*** Given records Section Begins ***

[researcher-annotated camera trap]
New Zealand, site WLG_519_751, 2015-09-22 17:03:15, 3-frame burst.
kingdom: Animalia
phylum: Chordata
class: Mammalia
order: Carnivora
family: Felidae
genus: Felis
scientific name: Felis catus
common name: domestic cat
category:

*** Given records Section Ends ***

**Task objective:** Copy the records above exactly, starting at the line that contains "class: Mammalia" and ending at the last line, and leave out all earlier lines.

**Answer space:**
class: Mammalia
order: Carnivora
family: Felidae
genus: Felis
scientific name: Felis catus
common name: domestic cat
category:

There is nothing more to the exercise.